Ma ormai è tardi, non c’è più nessuno. L’indomani, ai Suburbani nuova verifica delle carte, che ormai sono un bel mucchio. Tutto in regola. Allora l’impiegato telefona al custode del cimitero e gli spiega che martedì alle 8,30 deve procedere alla «estumulazione». Sembra finita. Invece no. Il martedì è necessario presentarsi al cimitero e farsi rilasciare dal custode il certificato per l’estumulazione avvenuta. A quel punto, c’è un cambio di rotta. Entra in ballo anche la Asl. Precisamente quella che ha sede sul Lungotevere della Vittoria. Al terzo piano della Asl, un signore cortese compila un altro modulo. È un decreto con cui autorizza il trasporto.

Per renderlo più autorevole ci si deve applicare una marca da 16 euro, reperibile dal tabaccaio dietro l’angolo. Stavolta, sembra davvero di essere al capitolo finale. Ma è solo un’illusione. Il giorno dopo, di nuovo in via del Verano, alla polizia mortuaria, dove un agente si mette a compilare l’ennesimo modulo.
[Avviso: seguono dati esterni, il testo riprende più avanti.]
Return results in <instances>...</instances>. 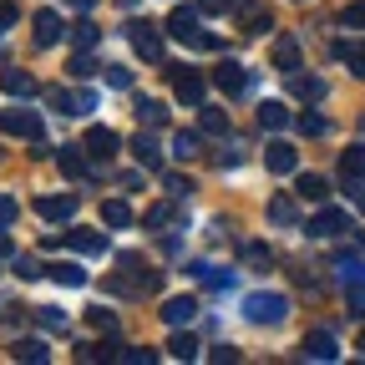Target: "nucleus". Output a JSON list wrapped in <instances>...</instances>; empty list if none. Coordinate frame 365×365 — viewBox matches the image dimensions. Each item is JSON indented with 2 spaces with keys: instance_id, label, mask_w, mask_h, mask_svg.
I'll list each match as a JSON object with an SVG mask.
<instances>
[{
  "instance_id": "obj_1",
  "label": "nucleus",
  "mask_w": 365,
  "mask_h": 365,
  "mask_svg": "<svg viewBox=\"0 0 365 365\" xmlns=\"http://www.w3.org/2000/svg\"><path fill=\"white\" fill-rule=\"evenodd\" d=\"M168 36L182 41V46H193V51H218V46H223L213 31H203V11L198 6H178L168 16Z\"/></svg>"
},
{
  "instance_id": "obj_2",
  "label": "nucleus",
  "mask_w": 365,
  "mask_h": 365,
  "mask_svg": "<svg viewBox=\"0 0 365 365\" xmlns=\"http://www.w3.org/2000/svg\"><path fill=\"white\" fill-rule=\"evenodd\" d=\"M244 314H249V325H284L289 299L284 294H249L244 299Z\"/></svg>"
},
{
  "instance_id": "obj_3",
  "label": "nucleus",
  "mask_w": 365,
  "mask_h": 365,
  "mask_svg": "<svg viewBox=\"0 0 365 365\" xmlns=\"http://www.w3.org/2000/svg\"><path fill=\"white\" fill-rule=\"evenodd\" d=\"M127 41H132V51H137V56L163 61V31H158L153 21H127Z\"/></svg>"
},
{
  "instance_id": "obj_4",
  "label": "nucleus",
  "mask_w": 365,
  "mask_h": 365,
  "mask_svg": "<svg viewBox=\"0 0 365 365\" xmlns=\"http://www.w3.org/2000/svg\"><path fill=\"white\" fill-rule=\"evenodd\" d=\"M81 148H86V158H97V163H112V158L122 153V137H117L112 127H86Z\"/></svg>"
},
{
  "instance_id": "obj_5",
  "label": "nucleus",
  "mask_w": 365,
  "mask_h": 365,
  "mask_svg": "<svg viewBox=\"0 0 365 365\" xmlns=\"http://www.w3.org/2000/svg\"><path fill=\"white\" fill-rule=\"evenodd\" d=\"M0 127H6L11 137H31V143H41V117L31 107H6V112H0Z\"/></svg>"
},
{
  "instance_id": "obj_6",
  "label": "nucleus",
  "mask_w": 365,
  "mask_h": 365,
  "mask_svg": "<svg viewBox=\"0 0 365 365\" xmlns=\"http://www.w3.org/2000/svg\"><path fill=\"white\" fill-rule=\"evenodd\" d=\"M350 228V213H340V208H319L314 218H309V239H340Z\"/></svg>"
},
{
  "instance_id": "obj_7",
  "label": "nucleus",
  "mask_w": 365,
  "mask_h": 365,
  "mask_svg": "<svg viewBox=\"0 0 365 365\" xmlns=\"http://www.w3.org/2000/svg\"><path fill=\"white\" fill-rule=\"evenodd\" d=\"M36 213L46 223H71L76 218V198L71 193H51V198H36Z\"/></svg>"
},
{
  "instance_id": "obj_8",
  "label": "nucleus",
  "mask_w": 365,
  "mask_h": 365,
  "mask_svg": "<svg viewBox=\"0 0 365 365\" xmlns=\"http://www.w3.org/2000/svg\"><path fill=\"white\" fill-rule=\"evenodd\" d=\"M173 91H178V102H188V107H203V76L198 71H182V66H173Z\"/></svg>"
},
{
  "instance_id": "obj_9",
  "label": "nucleus",
  "mask_w": 365,
  "mask_h": 365,
  "mask_svg": "<svg viewBox=\"0 0 365 365\" xmlns=\"http://www.w3.org/2000/svg\"><path fill=\"white\" fill-rule=\"evenodd\" d=\"M127 148H132V158L143 163L148 173H158V168H163V148H158V137H153V127H143V132H137V137H132Z\"/></svg>"
},
{
  "instance_id": "obj_10",
  "label": "nucleus",
  "mask_w": 365,
  "mask_h": 365,
  "mask_svg": "<svg viewBox=\"0 0 365 365\" xmlns=\"http://www.w3.org/2000/svg\"><path fill=\"white\" fill-rule=\"evenodd\" d=\"M31 36H36V46H56V41L66 36V26H61L56 11H36V16H31Z\"/></svg>"
},
{
  "instance_id": "obj_11",
  "label": "nucleus",
  "mask_w": 365,
  "mask_h": 365,
  "mask_svg": "<svg viewBox=\"0 0 365 365\" xmlns=\"http://www.w3.org/2000/svg\"><path fill=\"white\" fill-rule=\"evenodd\" d=\"M203 137H208L203 127H198V132H188V127L173 132V158H178V163H198V158H203Z\"/></svg>"
},
{
  "instance_id": "obj_12",
  "label": "nucleus",
  "mask_w": 365,
  "mask_h": 365,
  "mask_svg": "<svg viewBox=\"0 0 365 365\" xmlns=\"http://www.w3.org/2000/svg\"><path fill=\"white\" fill-rule=\"evenodd\" d=\"M299 350H304V360H340V345H335L330 330H309Z\"/></svg>"
},
{
  "instance_id": "obj_13",
  "label": "nucleus",
  "mask_w": 365,
  "mask_h": 365,
  "mask_svg": "<svg viewBox=\"0 0 365 365\" xmlns=\"http://www.w3.org/2000/svg\"><path fill=\"white\" fill-rule=\"evenodd\" d=\"M51 102H56L61 112H71V117H86L91 107H97V91H86V86H76V91H51Z\"/></svg>"
},
{
  "instance_id": "obj_14",
  "label": "nucleus",
  "mask_w": 365,
  "mask_h": 365,
  "mask_svg": "<svg viewBox=\"0 0 365 365\" xmlns=\"http://www.w3.org/2000/svg\"><path fill=\"white\" fill-rule=\"evenodd\" d=\"M234 11H239V21H244V31H249V36H264V31L274 26V16L259 6V0H234Z\"/></svg>"
},
{
  "instance_id": "obj_15",
  "label": "nucleus",
  "mask_w": 365,
  "mask_h": 365,
  "mask_svg": "<svg viewBox=\"0 0 365 365\" xmlns=\"http://www.w3.org/2000/svg\"><path fill=\"white\" fill-rule=\"evenodd\" d=\"M213 81H218L223 97H239V91H249V71H244L239 61H223V66L213 71Z\"/></svg>"
},
{
  "instance_id": "obj_16",
  "label": "nucleus",
  "mask_w": 365,
  "mask_h": 365,
  "mask_svg": "<svg viewBox=\"0 0 365 365\" xmlns=\"http://www.w3.org/2000/svg\"><path fill=\"white\" fill-rule=\"evenodd\" d=\"M163 319H168L173 330H178V325H193V319H198V299H193V294L168 299V304H163Z\"/></svg>"
},
{
  "instance_id": "obj_17",
  "label": "nucleus",
  "mask_w": 365,
  "mask_h": 365,
  "mask_svg": "<svg viewBox=\"0 0 365 365\" xmlns=\"http://www.w3.org/2000/svg\"><path fill=\"white\" fill-rule=\"evenodd\" d=\"M66 249H76V254H107V234H97V228H71Z\"/></svg>"
},
{
  "instance_id": "obj_18",
  "label": "nucleus",
  "mask_w": 365,
  "mask_h": 365,
  "mask_svg": "<svg viewBox=\"0 0 365 365\" xmlns=\"http://www.w3.org/2000/svg\"><path fill=\"white\" fill-rule=\"evenodd\" d=\"M56 168H61L66 178H76V182L91 178V168H86V148H61V153H56Z\"/></svg>"
},
{
  "instance_id": "obj_19",
  "label": "nucleus",
  "mask_w": 365,
  "mask_h": 365,
  "mask_svg": "<svg viewBox=\"0 0 365 365\" xmlns=\"http://www.w3.org/2000/svg\"><path fill=\"white\" fill-rule=\"evenodd\" d=\"M264 163H269V173H294L299 168V153L289 143H269L264 148Z\"/></svg>"
},
{
  "instance_id": "obj_20",
  "label": "nucleus",
  "mask_w": 365,
  "mask_h": 365,
  "mask_svg": "<svg viewBox=\"0 0 365 365\" xmlns=\"http://www.w3.org/2000/svg\"><path fill=\"white\" fill-rule=\"evenodd\" d=\"M289 91L299 102H325V81L319 76H304V71H289Z\"/></svg>"
},
{
  "instance_id": "obj_21",
  "label": "nucleus",
  "mask_w": 365,
  "mask_h": 365,
  "mask_svg": "<svg viewBox=\"0 0 365 365\" xmlns=\"http://www.w3.org/2000/svg\"><path fill=\"white\" fill-rule=\"evenodd\" d=\"M0 86H6V97H31V91H36V76L21 71V66H6V71H0Z\"/></svg>"
},
{
  "instance_id": "obj_22",
  "label": "nucleus",
  "mask_w": 365,
  "mask_h": 365,
  "mask_svg": "<svg viewBox=\"0 0 365 365\" xmlns=\"http://www.w3.org/2000/svg\"><path fill=\"white\" fill-rule=\"evenodd\" d=\"M294 193H299L304 203H325V198H330V182L319 178V173H299V182H294Z\"/></svg>"
},
{
  "instance_id": "obj_23",
  "label": "nucleus",
  "mask_w": 365,
  "mask_h": 365,
  "mask_svg": "<svg viewBox=\"0 0 365 365\" xmlns=\"http://www.w3.org/2000/svg\"><path fill=\"white\" fill-rule=\"evenodd\" d=\"M274 66H279L284 76L299 71V41H294V36H279V41H274Z\"/></svg>"
},
{
  "instance_id": "obj_24",
  "label": "nucleus",
  "mask_w": 365,
  "mask_h": 365,
  "mask_svg": "<svg viewBox=\"0 0 365 365\" xmlns=\"http://www.w3.org/2000/svg\"><path fill=\"white\" fill-rule=\"evenodd\" d=\"M66 36H71V46H76V51H91V46H97V41H102V26L81 16L76 26H66Z\"/></svg>"
},
{
  "instance_id": "obj_25",
  "label": "nucleus",
  "mask_w": 365,
  "mask_h": 365,
  "mask_svg": "<svg viewBox=\"0 0 365 365\" xmlns=\"http://www.w3.org/2000/svg\"><path fill=\"white\" fill-rule=\"evenodd\" d=\"M269 218L279 223V228H294V223H299V208H294V198H289V193H274V198H269Z\"/></svg>"
},
{
  "instance_id": "obj_26",
  "label": "nucleus",
  "mask_w": 365,
  "mask_h": 365,
  "mask_svg": "<svg viewBox=\"0 0 365 365\" xmlns=\"http://www.w3.org/2000/svg\"><path fill=\"white\" fill-rule=\"evenodd\" d=\"M51 279H56L61 289H81V284H86V269H81V264H66V259H61V264H51Z\"/></svg>"
},
{
  "instance_id": "obj_27",
  "label": "nucleus",
  "mask_w": 365,
  "mask_h": 365,
  "mask_svg": "<svg viewBox=\"0 0 365 365\" xmlns=\"http://www.w3.org/2000/svg\"><path fill=\"white\" fill-rule=\"evenodd\" d=\"M198 127L208 137H228V112L223 107H198Z\"/></svg>"
},
{
  "instance_id": "obj_28",
  "label": "nucleus",
  "mask_w": 365,
  "mask_h": 365,
  "mask_svg": "<svg viewBox=\"0 0 365 365\" xmlns=\"http://www.w3.org/2000/svg\"><path fill=\"white\" fill-rule=\"evenodd\" d=\"M335 56L350 61V71L365 81V41H340V46H335Z\"/></svg>"
},
{
  "instance_id": "obj_29",
  "label": "nucleus",
  "mask_w": 365,
  "mask_h": 365,
  "mask_svg": "<svg viewBox=\"0 0 365 365\" xmlns=\"http://www.w3.org/2000/svg\"><path fill=\"white\" fill-rule=\"evenodd\" d=\"M127 223H132V208L122 198H107L102 203V228H127Z\"/></svg>"
},
{
  "instance_id": "obj_30",
  "label": "nucleus",
  "mask_w": 365,
  "mask_h": 365,
  "mask_svg": "<svg viewBox=\"0 0 365 365\" xmlns=\"http://www.w3.org/2000/svg\"><path fill=\"white\" fill-rule=\"evenodd\" d=\"M340 178H365V143L340 153Z\"/></svg>"
},
{
  "instance_id": "obj_31",
  "label": "nucleus",
  "mask_w": 365,
  "mask_h": 365,
  "mask_svg": "<svg viewBox=\"0 0 365 365\" xmlns=\"http://www.w3.org/2000/svg\"><path fill=\"white\" fill-rule=\"evenodd\" d=\"M259 127H264V132H284V127H289V112H284L279 102H264V107H259Z\"/></svg>"
},
{
  "instance_id": "obj_32",
  "label": "nucleus",
  "mask_w": 365,
  "mask_h": 365,
  "mask_svg": "<svg viewBox=\"0 0 365 365\" xmlns=\"http://www.w3.org/2000/svg\"><path fill=\"white\" fill-rule=\"evenodd\" d=\"M137 122H143V127H163L168 122V107L153 102V97H137Z\"/></svg>"
},
{
  "instance_id": "obj_33",
  "label": "nucleus",
  "mask_w": 365,
  "mask_h": 365,
  "mask_svg": "<svg viewBox=\"0 0 365 365\" xmlns=\"http://www.w3.org/2000/svg\"><path fill=\"white\" fill-rule=\"evenodd\" d=\"M11 355H16V360H31V365H46V360H51V350H46L41 340H16Z\"/></svg>"
},
{
  "instance_id": "obj_34",
  "label": "nucleus",
  "mask_w": 365,
  "mask_h": 365,
  "mask_svg": "<svg viewBox=\"0 0 365 365\" xmlns=\"http://www.w3.org/2000/svg\"><path fill=\"white\" fill-rule=\"evenodd\" d=\"M193 279H198L203 289H223V284H228V269H218V264H193Z\"/></svg>"
},
{
  "instance_id": "obj_35",
  "label": "nucleus",
  "mask_w": 365,
  "mask_h": 365,
  "mask_svg": "<svg viewBox=\"0 0 365 365\" xmlns=\"http://www.w3.org/2000/svg\"><path fill=\"white\" fill-rule=\"evenodd\" d=\"M198 350H203V345H198L193 335H182V325H178V335L168 340V355H178V360H198Z\"/></svg>"
},
{
  "instance_id": "obj_36",
  "label": "nucleus",
  "mask_w": 365,
  "mask_h": 365,
  "mask_svg": "<svg viewBox=\"0 0 365 365\" xmlns=\"http://www.w3.org/2000/svg\"><path fill=\"white\" fill-rule=\"evenodd\" d=\"M345 309H350V319H365V279L345 284Z\"/></svg>"
},
{
  "instance_id": "obj_37",
  "label": "nucleus",
  "mask_w": 365,
  "mask_h": 365,
  "mask_svg": "<svg viewBox=\"0 0 365 365\" xmlns=\"http://www.w3.org/2000/svg\"><path fill=\"white\" fill-rule=\"evenodd\" d=\"M86 325H91V330H117V314H112L107 304H91V309H86Z\"/></svg>"
},
{
  "instance_id": "obj_38",
  "label": "nucleus",
  "mask_w": 365,
  "mask_h": 365,
  "mask_svg": "<svg viewBox=\"0 0 365 365\" xmlns=\"http://www.w3.org/2000/svg\"><path fill=\"white\" fill-rule=\"evenodd\" d=\"M66 71H71V76H76V81H86V76H91V71H97V61H91V51H76V56H71V61H66Z\"/></svg>"
},
{
  "instance_id": "obj_39",
  "label": "nucleus",
  "mask_w": 365,
  "mask_h": 365,
  "mask_svg": "<svg viewBox=\"0 0 365 365\" xmlns=\"http://www.w3.org/2000/svg\"><path fill=\"white\" fill-rule=\"evenodd\" d=\"M173 213H178V208H173V203H153V208H148V218H143V223H148V228H168V223H173Z\"/></svg>"
},
{
  "instance_id": "obj_40",
  "label": "nucleus",
  "mask_w": 365,
  "mask_h": 365,
  "mask_svg": "<svg viewBox=\"0 0 365 365\" xmlns=\"http://www.w3.org/2000/svg\"><path fill=\"white\" fill-rule=\"evenodd\" d=\"M299 132H304V137H325V132H330V122L319 117V112H304V117H299Z\"/></svg>"
},
{
  "instance_id": "obj_41",
  "label": "nucleus",
  "mask_w": 365,
  "mask_h": 365,
  "mask_svg": "<svg viewBox=\"0 0 365 365\" xmlns=\"http://www.w3.org/2000/svg\"><path fill=\"white\" fill-rule=\"evenodd\" d=\"M11 264H16V274H21V279H41V274H46V269H41L31 254H11Z\"/></svg>"
},
{
  "instance_id": "obj_42",
  "label": "nucleus",
  "mask_w": 365,
  "mask_h": 365,
  "mask_svg": "<svg viewBox=\"0 0 365 365\" xmlns=\"http://www.w3.org/2000/svg\"><path fill=\"white\" fill-rule=\"evenodd\" d=\"M163 188H168V198H188V193H193V182L182 178V173H168V182H163Z\"/></svg>"
},
{
  "instance_id": "obj_43",
  "label": "nucleus",
  "mask_w": 365,
  "mask_h": 365,
  "mask_svg": "<svg viewBox=\"0 0 365 365\" xmlns=\"http://www.w3.org/2000/svg\"><path fill=\"white\" fill-rule=\"evenodd\" d=\"M36 319H41L46 330H66V314H61V309H51V304H41V309H36Z\"/></svg>"
},
{
  "instance_id": "obj_44",
  "label": "nucleus",
  "mask_w": 365,
  "mask_h": 365,
  "mask_svg": "<svg viewBox=\"0 0 365 365\" xmlns=\"http://www.w3.org/2000/svg\"><path fill=\"white\" fill-rule=\"evenodd\" d=\"M117 360H127V365H153V350H137V345H117Z\"/></svg>"
},
{
  "instance_id": "obj_45",
  "label": "nucleus",
  "mask_w": 365,
  "mask_h": 365,
  "mask_svg": "<svg viewBox=\"0 0 365 365\" xmlns=\"http://www.w3.org/2000/svg\"><path fill=\"white\" fill-rule=\"evenodd\" d=\"M350 31H365V0H350V6H345V16H340Z\"/></svg>"
},
{
  "instance_id": "obj_46",
  "label": "nucleus",
  "mask_w": 365,
  "mask_h": 365,
  "mask_svg": "<svg viewBox=\"0 0 365 365\" xmlns=\"http://www.w3.org/2000/svg\"><path fill=\"white\" fill-rule=\"evenodd\" d=\"M102 76H107V86H117V91H127V86H132V71H127V66H112V61H107V71H102Z\"/></svg>"
},
{
  "instance_id": "obj_47",
  "label": "nucleus",
  "mask_w": 365,
  "mask_h": 365,
  "mask_svg": "<svg viewBox=\"0 0 365 365\" xmlns=\"http://www.w3.org/2000/svg\"><path fill=\"white\" fill-rule=\"evenodd\" d=\"M244 264L249 269H269V249L264 244H244Z\"/></svg>"
},
{
  "instance_id": "obj_48",
  "label": "nucleus",
  "mask_w": 365,
  "mask_h": 365,
  "mask_svg": "<svg viewBox=\"0 0 365 365\" xmlns=\"http://www.w3.org/2000/svg\"><path fill=\"white\" fill-rule=\"evenodd\" d=\"M16 218H21V203H16V198H6V193H0V228H11Z\"/></svg>"
},
{
  "instance_id": "obj_49",
  "label": "nucleus",
  "mask_w": 365,
  "mask_h": 365,
  "mask_svg": "<svg viewBox=\"0 0 365 365\" xmlns=\"http://www.w3.org/2000/svg\"><path fill=\"white\" fill-rule=\"evenodd\" d=\"M198 11L203 16H223V11H234V0H198Z\"/></svg>"
},
{
  "instance_id": "obj_50",
  "label": "nucleus",
  "mask_w": 365,
  "mask_h": 365,
  "mask_svg": "<svg viewBox=\"0 0 365 365\" xmlns=\"http://www.w3.org/2000/svg\"><path fill=\"white\" fill-rule=\"evenodd\" d=\"M16 21H21V11H16V6H0V31H11Z\"/></svg>"
},
{
  "instance_id": "obj_51",
  "label": "nucleus",
  "mask_w": 365,
  "mask_h": 365,
  "mask_svg": "<svg viewBox=\"0 0 365 365\" xmlns=\"http://www.w3.org/2000/svg\"><path fill=\"white\" fill-rule=\"evenodd\" d=\"M208 360H218V365H228V360H239V350H228V345H223V350H208Z\"/></svg>"
},
{
  "instance_id": "obj_52",
  "label": "nucleus",
  "mask_w": 365,
  "mask_h": 365,
  "mask_svg": "<svg viewBox=\"0 0 365 365\" xmlns=\"http://www.w3.org/2000/svg\"><path fill=\"white\" fill-rule=\"evenodd\" d=\"M0 259H11V239H6V228H0Z\"/></svg>"
},
{
  "instance_id": "obj_53",
  "label": "nucleus",
  "mask_w": 365,
  "mask_h": 365,
  "mask_svg": "<svg viewBox=\"0 0 365 365\" xmlns=\"http://www.w3.org/2000/svg\"><path fill=\"white\" fill-rule=\"evenodd\" d=\"M66 6H76V11H91V6H97V0H66Z\"/></svg>"
},
{
  "instance_id": "obj_54",
  "label": "nucleus",
  "mask_w": 365,
  "mask_h": 365,
  "mask_svg": "<svg viewBox=\"0 0 365 365\" xmlns=\"http://www.w3.org/2000/svg\"><path fill=\"white\" fill-rule=\"evenodd\" d=\"M360 350H365V330H360Z\"/></svg>"
}]
</instances>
Di colpo si blocca: «Ah, ma andate fuori Roma, allora ci vuole l’ufficio esterni». L’aspetto fantastico di questi uffici è che tutti ti sorridono e ti guardano con aria di commiserazione. «Che ci vuole fare, è la burocrazia». C’è anche chi ti consiglia di affidarsi a un’agenzia invece di impazzire di qua e di là.

Ma ormai siamo in ballo e proseguiamo. All’ufficio esterni, una signora assicura che mi trovo nel posto giusto. Mette alcuni timbri, mi restituisce il pacco di carte e indica la prossima destinazione. Di nuovo ai Suburbani, al numero 68. Ai Suburbani fanno fotocopie di tutti i fogli, li ammucchiano su altre montagne di scartoffie. Dividono le carte in due spezzoni, uno va consegnato al custode, l’altro va portato al numero 74, ufficio Protocollo. Il signore del Protocollo non parla mai, mette timbri dappertutto, annota qualcosa su un registro, e finalmente restituisce il malloppo. Pensate che sia finita? C’è la sorpresa finale. In uno dei passaggi qualcuno ha fatto confusione: risulta che non è morto mio figlio, ma è deceduta mia moglie.